"Ich reise niemals nach Paris, lebe tief in meiner Provinz und bin der unbekannteste aller Menschen." Das behauptet 1895, zehn Jahre vor seinem Tod, ein Schriftsteller, der seit Über dreißig Jahren regelmäßig Bücher veröffentlicht, die ihn zum erfolgreichen Begründer des "wissenschaftlichen Romans" gemacht haben und die, seit Jahrzehnten in ein Dutzend Sprachen Übersetzt, mit ihren Figuren und Themen schon zu Lebzeiten zu Mythen der Moderne wurden: Jules Verne. So populär und berühmt seine Werke, die Über 60 Bände seiner Voyages Extraordinaires, auch sein mögen, so unscheinbar ist der Mensch - doch wer war Jules Verne tatsächlich?

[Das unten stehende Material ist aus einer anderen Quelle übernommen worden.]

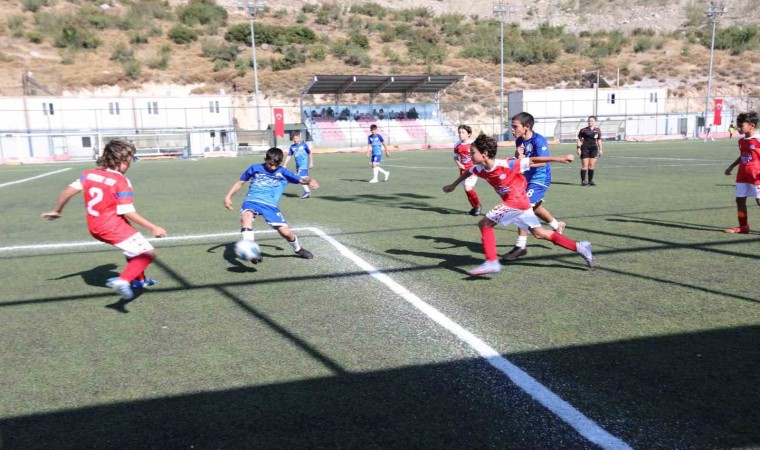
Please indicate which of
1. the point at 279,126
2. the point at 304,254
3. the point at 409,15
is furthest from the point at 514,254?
the point at 409,15

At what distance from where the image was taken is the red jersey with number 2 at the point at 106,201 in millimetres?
5500

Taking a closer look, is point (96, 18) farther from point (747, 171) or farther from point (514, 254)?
point (747, 171)

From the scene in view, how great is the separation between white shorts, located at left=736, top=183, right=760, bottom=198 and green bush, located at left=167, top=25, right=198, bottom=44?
243 ft

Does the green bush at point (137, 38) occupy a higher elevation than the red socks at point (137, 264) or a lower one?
higher

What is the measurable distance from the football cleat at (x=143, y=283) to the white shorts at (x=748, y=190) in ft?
26.2

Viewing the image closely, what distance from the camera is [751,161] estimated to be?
8.36 meters

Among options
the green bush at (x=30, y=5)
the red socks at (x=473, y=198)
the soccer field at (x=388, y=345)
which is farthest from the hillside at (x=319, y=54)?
the soccer field at (x=388, y=345)

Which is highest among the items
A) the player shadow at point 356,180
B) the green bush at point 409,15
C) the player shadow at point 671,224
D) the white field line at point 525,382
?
the green bush at point 409,15

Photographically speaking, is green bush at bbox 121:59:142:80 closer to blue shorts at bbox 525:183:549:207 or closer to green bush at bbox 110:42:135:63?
green bush at bbox 110:42:135:63

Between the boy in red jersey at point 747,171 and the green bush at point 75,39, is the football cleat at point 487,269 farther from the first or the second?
the green bush at point 75,39

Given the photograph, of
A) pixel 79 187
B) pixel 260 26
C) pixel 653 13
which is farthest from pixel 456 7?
pixel 79 187

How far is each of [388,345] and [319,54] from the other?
70414 mm

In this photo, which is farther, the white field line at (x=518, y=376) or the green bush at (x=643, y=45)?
the green bush at (x=643, y=45)

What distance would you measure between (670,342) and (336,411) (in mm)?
2528
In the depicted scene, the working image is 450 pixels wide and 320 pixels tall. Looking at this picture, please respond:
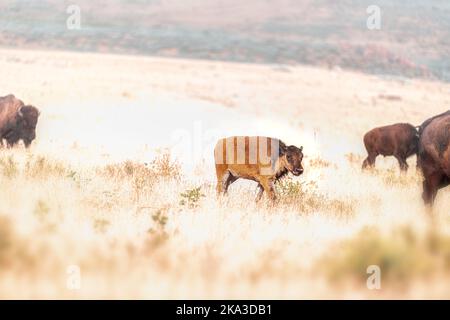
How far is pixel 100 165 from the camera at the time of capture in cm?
1728

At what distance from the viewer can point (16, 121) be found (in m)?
23.8

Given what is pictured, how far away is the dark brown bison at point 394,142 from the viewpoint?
24344 millimetres

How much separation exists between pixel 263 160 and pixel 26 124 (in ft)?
37.3

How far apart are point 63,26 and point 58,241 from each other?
85226 mm

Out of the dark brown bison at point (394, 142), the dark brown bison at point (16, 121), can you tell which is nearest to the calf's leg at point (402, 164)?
the dark brown bison at point (394, 142)

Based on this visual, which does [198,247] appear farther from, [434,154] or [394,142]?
[394,142]

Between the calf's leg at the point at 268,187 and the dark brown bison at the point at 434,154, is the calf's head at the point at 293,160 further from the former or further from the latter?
the dark brown bison at the point at 434,154

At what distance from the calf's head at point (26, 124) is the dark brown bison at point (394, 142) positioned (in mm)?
8022

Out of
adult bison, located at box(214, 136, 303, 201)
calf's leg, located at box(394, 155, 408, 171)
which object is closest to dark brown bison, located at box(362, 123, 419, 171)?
calf's leg, located at box(394, 155, 408, 171)

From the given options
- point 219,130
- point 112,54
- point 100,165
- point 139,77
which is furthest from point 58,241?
point 112,54

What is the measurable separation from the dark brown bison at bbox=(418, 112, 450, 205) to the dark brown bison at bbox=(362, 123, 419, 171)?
32.0 feet

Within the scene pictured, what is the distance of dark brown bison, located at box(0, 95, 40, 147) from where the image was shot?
23.5m
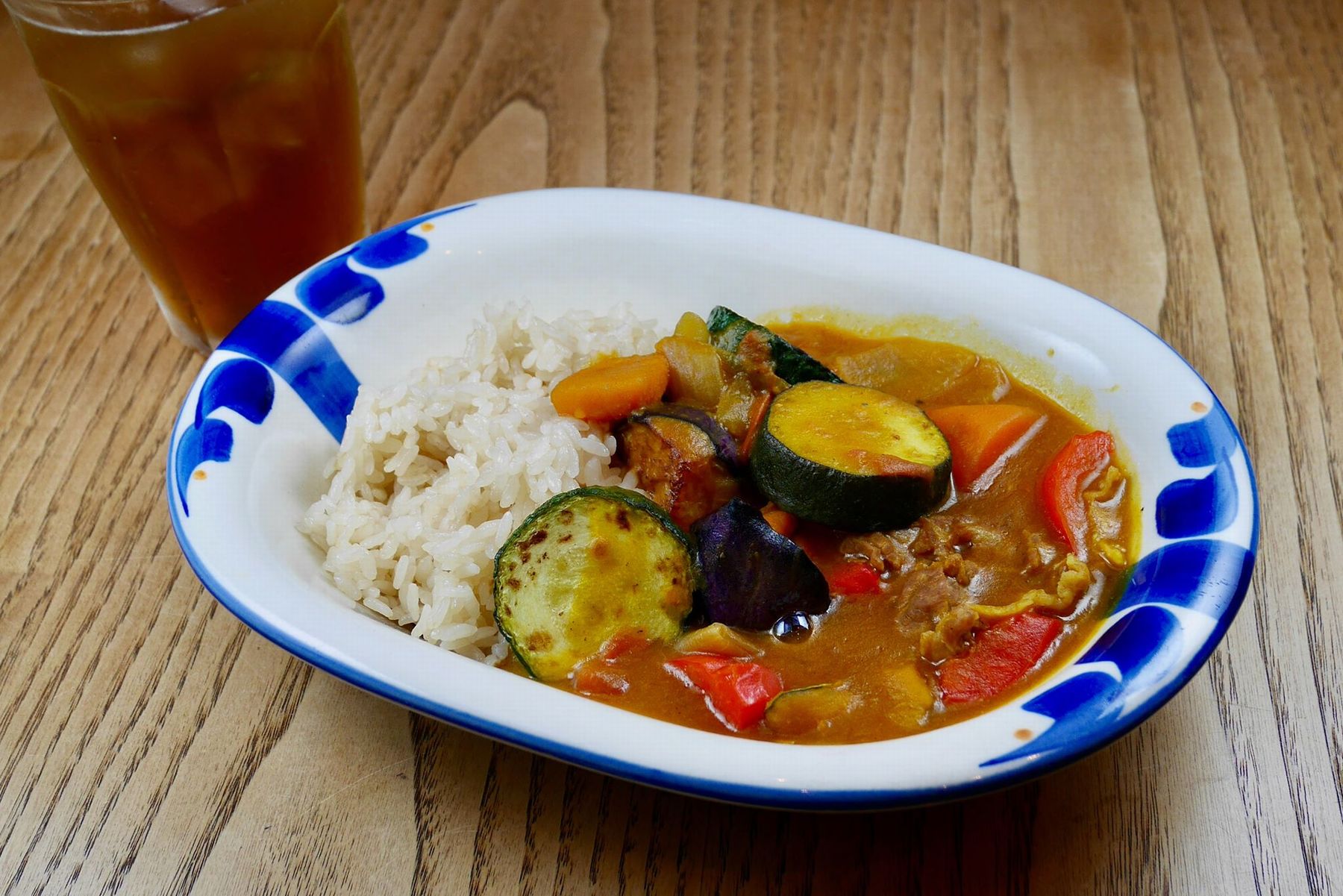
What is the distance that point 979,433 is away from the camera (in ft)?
9.07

Auch wenn die Wirklichkeit weniger spektakulär ist als die fantastischen literarischen Welten, weniger aufregend ist sie deshalb nicht. Denn ungeahnt und vielfältig sind die Berührungspunkte. Volker Dehs hat sie mit sicherem Urteil und einer ganz außergewöhnlichen Kennerschaft aufgespürt.
Rezensionsnotiz zu
Süddeutsche Zeitung, 24.03.2005
Wenn man die Materialfülle betrachtet, die Volker Dehs in seiner Biografie von Jules Verne zusammengetragen hat, dürfte Verne in ihm seinen "idealen Biografen gefunden" haben, meint ein unfroher Nico Bleutge. Der Autor hat sich für seine Lebensbeschreibung des französischen Schriftstellers offensichtlich "Vollständigkeit" vorgenommen und hier liegt auch eines der Probleme, die der Rezensent mit dem Buch hat. Denn wozu, fragt sich Bleutge, nimmt sich Dehs bei Vernes Theaterarbeiten auch noch vor, die "Geschichte der Operette" darzustellen? Auch politische Hintergründe schildere er zumeist nur um ihrer selbst willen, ohne das ein klarer Bezug zum Leben Vernes ersichtlich werde, moniert der Rezensent. Er räumt ein, dass durchaus "kluge Einzeleinsichten" in der Biografie zu finden sind, aber Bleutge fehlen "Leitthesen", die das Ganze strukturieren würden und stört sich deshalb auch an der "schnöden Chronologie", an der sich der Autor orientiert. Der Rezensent zeigt sich außerdem etwas genervt von den vielen Inhaltsangaben von Vernes Werken, mit denen der Autor "Seite um Seite" füllt. Schlimmer allerdings findet der Rezensent, dass sich Dehs des "uralten Tricks der biografistischen Schule" bedient und immer wieder auf lebensgeschichtliche Hintergründe in den Romanen des Schriftstellers hinweist. Das, so der Rezensent etwas empört, "widerspricht auch Vernes Selbstverständnis".